INDIANAPOLIS — Two quarterbacks taken with the first overall pick — one of them considered the NFL’s best prospect in years and the other a player who endured years of ridicule as a potential bust — faced one another on the NFL’s playoff stage Saturday evening and put on the kind of show that anyone could have asked.
No, it was better than that, actually.
In one of the most spectacular and dramatic playoff games in NFL history, the Colts came back from a 38-10 deficit to beat the Chiefs, 45-44, at Lucas Oil Stadium. Andrew Luck, the No. 1 overall pick in 2012, rallied the Colts with a stirring second-half comeback to outlast the Chiefs and Alex Smith, the oft-maligned first overall pick in 2005.
Luck threw the winning pass — a 64-yarder to second-year wide receiver T.Y. Hilton — with 4:21 to play, giving the Colts their first lead of the game. It was all they needed to advance to the divisional playoffs.
The game was reminiscent of Buffalo’s comeback from a 35-3 deficit at home in the 1992 playoffs. They wound up winning that game, 41-38, in overtime behind backup quarterback Frank Reich.
This one came close, but not before Smith launched the Chiefs to what seemed an insurmountable lead. Smith paid the kind of dividends the Chiefs had hoped for when they traded for him in the offseason, although he didn’t quite complete the job thanks to Luck’s second-half heroics. Forced out of San Francisco with the emergence last year of Colin Kaepernick, Smith performed brilliantly at Luck’s home stadium, passing for 378 yards and four touchdowns.
Smith’s brilliance was especially important in light of the injury to Pro Bowl running back Jamaal Charles, who suffered a concussion on the Chiefs’ opening drive and did not return. He was replaced by rookie Knile Davis, who got his first significant playing time against the Chargers last week. Davis wound up leaving the game in the fourth quarter with a knee injury.

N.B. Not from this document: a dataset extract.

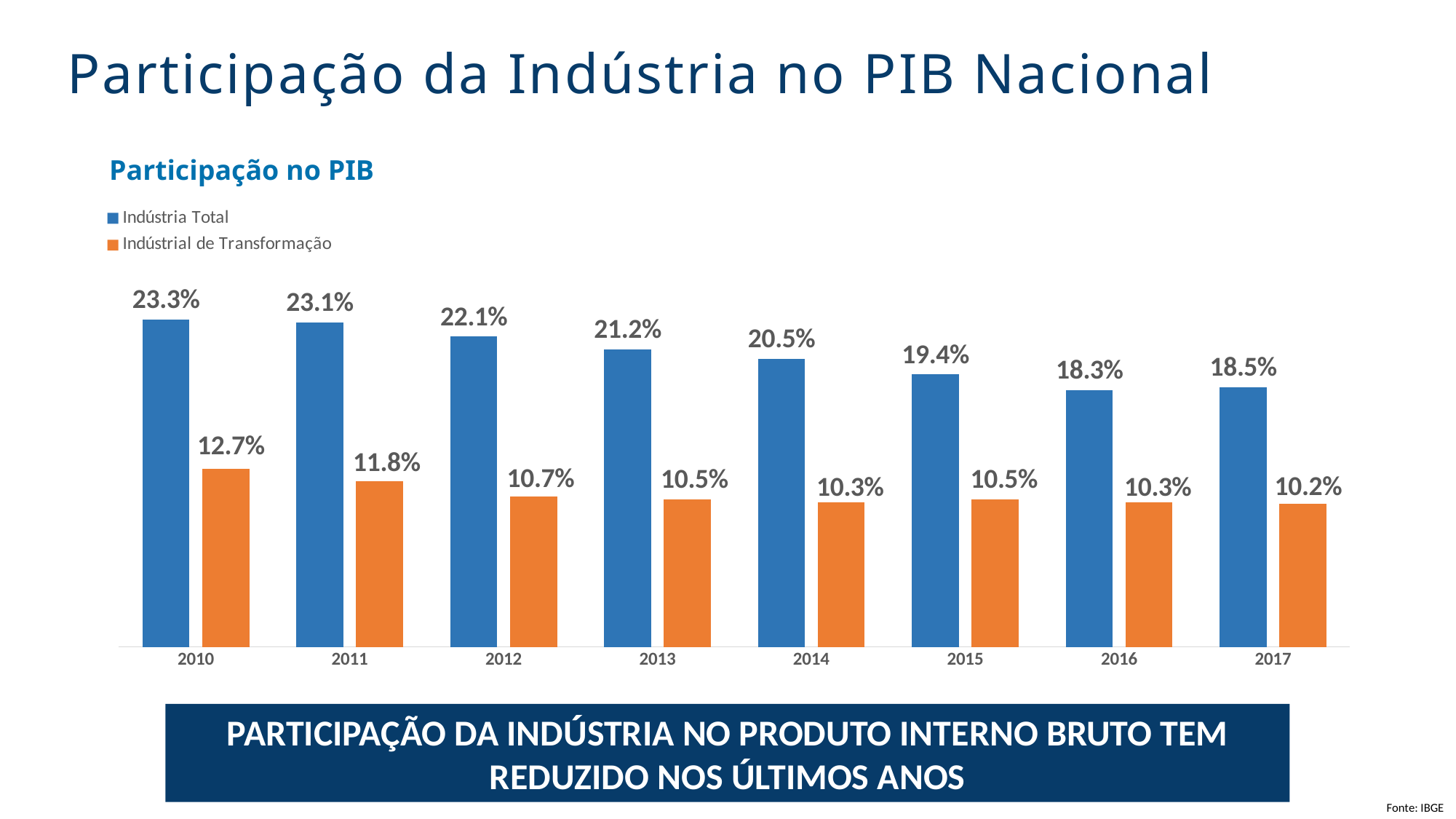
What is the value for Indústria Total in 2010? 23.3% What is the value for Industrial de Transformação in 2017? 10.2% How many years are shown on the x axis? 8 What is the difference between Indústria Total in 2010 and in 2017? 4.8% What kind of chart is shown? Bar chart What is the title of the chart? Participação no PIB In which year is Indústria Total lowest? 2016 How many series does the legend list? 2 What is the value for Industrial de Transformação in 2013? 10.5% In which year is Indústria Total highest? 2010 What is the difference between Indústria Total and Industrial de Transformação in 2010? 10.6% Which is larger, Indústria Total in 2016 or in 2017? 2017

Smith was clearly the star of the offense, as he drove the Chiefs to a touchdown on their first drive and kept pouring it on from there. His 63-yard pass to Dwayne Bowe set up a field goal on his next drive to make it 10-7, and he widened the score to 17-7 on a 79-yard pass to Donnie Avery on a post route early in the second quarter.
Trent Richardson fumbled the kickoff after Avery’s touchdown, and Smith scrambled up the middle and hit fullback Anthony Sherman with a backhand 5-yard flip pass for a touchdown to make it 24-7.
Before halftime, Smith drove the Chiefs 81 yards in 15 plays to make it 31-10, as Davis scored up the middle on a 4-yard run.
Luck gave Smith yet another easy opportunity in the early going of the second half, as Luck’s first pass was intercepted by Husain Abdullah. Smith converted it into another touchdown to make it 38-10, as he hit Davis on a 10-yard scoring pass down the right side.
But Luck came roaring back to lead the epic comeback. He led a five-play, 80-yard drive that was capped by Donald Brown’s 10-yard run to make it 38-17, and Brown scored again on a 3-yard pass from Luck to close the gap to 38-24.
Ryan Succop’s 42-yard field goal gave the Chiefs a 41-24 advantage, but Luck came up with another big drive, finishing off an 80-yard march with a 12-yard scoring strike to tight end Coby Fleener.
Luck scored a touchdown early in the fourth quarter, recovering Brown’s fumble near the goal line and running it in from the 5. After a 43-yard field goal by Succop, Luck then completed the comeback with his 64-yard strike to Hilton, who got behind the Chiefs’ last defender and raced home for the score. Adam Vinatieri’s extra point gave the Colts the lead and the eventual win, as the Colts stopped the Chiefs on downs on their next — and final — drive.